That's exactly the thing that doesn't work here because of the transaction costs. If you write a blog, are you supposed to negotiate with Google so they can pay you half a french fry for using it as training data? Neither party has any use for that; the cost of performing the negotiations is more than the value of the transaction. But the aggregate value being lost if it can't be used as a result of that is significant, because it's a tiny amount each but multiplied by a billion.

And then what would happen in practice? Google says that in exchange for providing you with video hosting, you agree to let them use anything you upload to YouTube as training data. And then only huge conglomerates can do AI stuff because nobody else is in a position to get millions of people to agree to that term, but still none of the little guys are getting paid.
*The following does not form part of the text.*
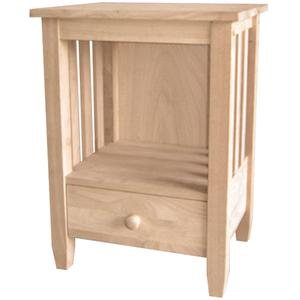 John Thomas SELECT Home Accents One-Drawer Mission End Table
Restricting everyone but massive conglomerates from doing AI training in order to get them to maybe transfer some money exclusively to some other massive conglomerates is a bad trade off. It's even a bad trade off for the media companies who do not benefit from stamping out competitors to Google and the incumbent social media giants that already have them by the neck in terms of access to user traffic.

ndriscoll 2 days ago ago

Ostensibly copyright is there to increase economic incentives to make things it protects, and like you said, we can massively cut it down without affecting much there. So focusing on economic viability, set it to something like 15 years for code and 20-30 for everything else. Require registration for everything and source escrow for code and digital art to be granted copyright. That would give a wealth of code to train on already even without people who would be fine freely giving it away. There's also government code as a relatively large public domain source for recent material.
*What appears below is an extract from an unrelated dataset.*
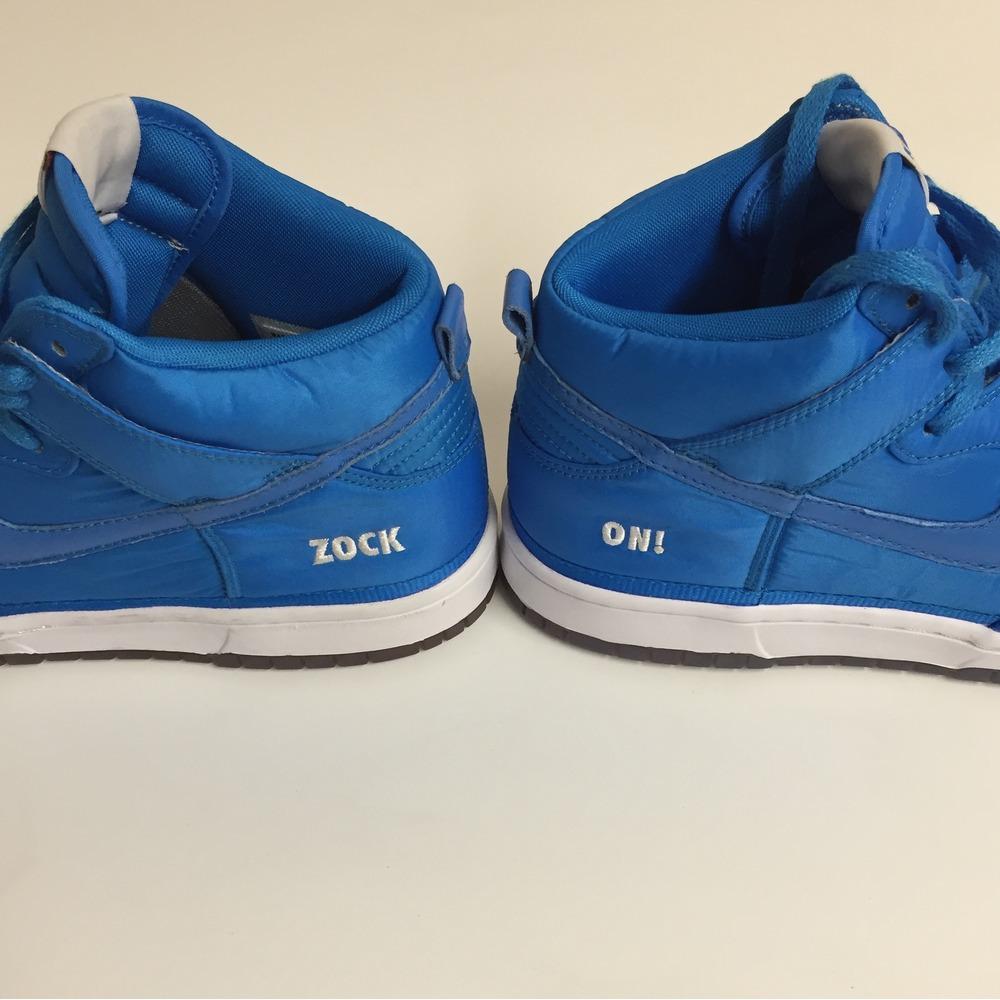Nike Dunk High Premium Lyst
Like I said science has mostly been stolen, and has no business being copyrighted at all. The output of publicly funded research should immediately be public domain.

Anyway this is beside the point that model creation is wealth creation, and so by definition not rent-seeking. Lobbying for a government granted monopoly (e.g. copyright) is rent-seeking.

[-]

Retric 2 days ago ago

Exclusively training on 15 year source code would make code generation significantly less useful as API’s change.
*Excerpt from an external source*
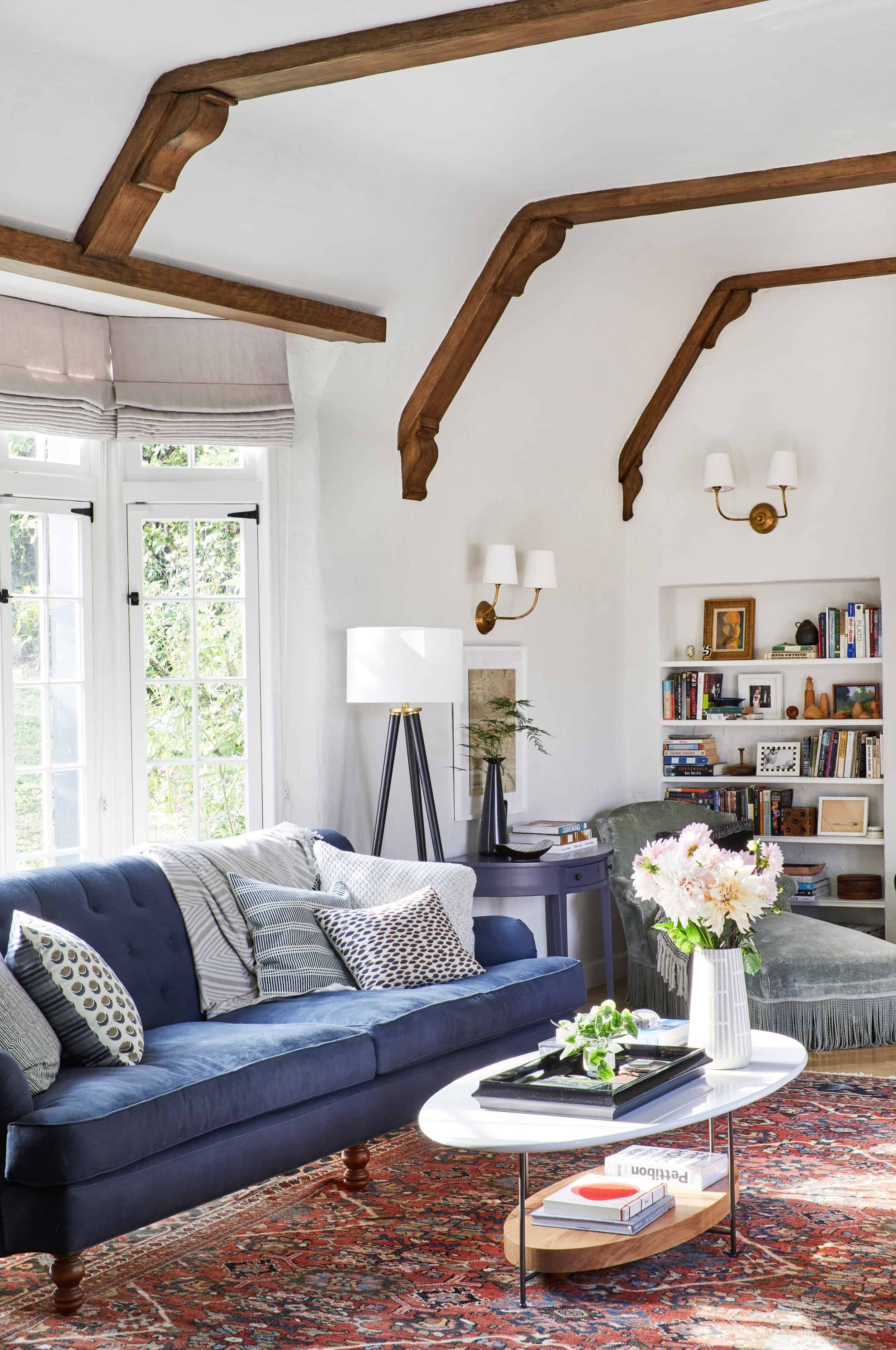 Emily Henderson Modern English Cottage Tudor Living Room Reveal4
Economic viability and utility for AI training are closely linked. Exclude all written works including news articles etc from the last 25 years and your model will know nothing about Facebook etc.

It’s not as bad if you can exclude stuff from copyright and then use that, but your proposal would have obvious gaps like excluding works in progress.

[-]

ndriscoll a day ago ago

You wouldn't need to exclusively train on 15 year old source code. What I said would simply grant you free access to all 15 year old source code, but you can already train on public domain code and likely any FOSS code without any issue, or if courts do start deciding that models inherit copyright, at the most you might have to link a list of all of the codebases you trained on with license info. The nature of the thing is that any code it spits out is already in source form, so the only missing part is the notice.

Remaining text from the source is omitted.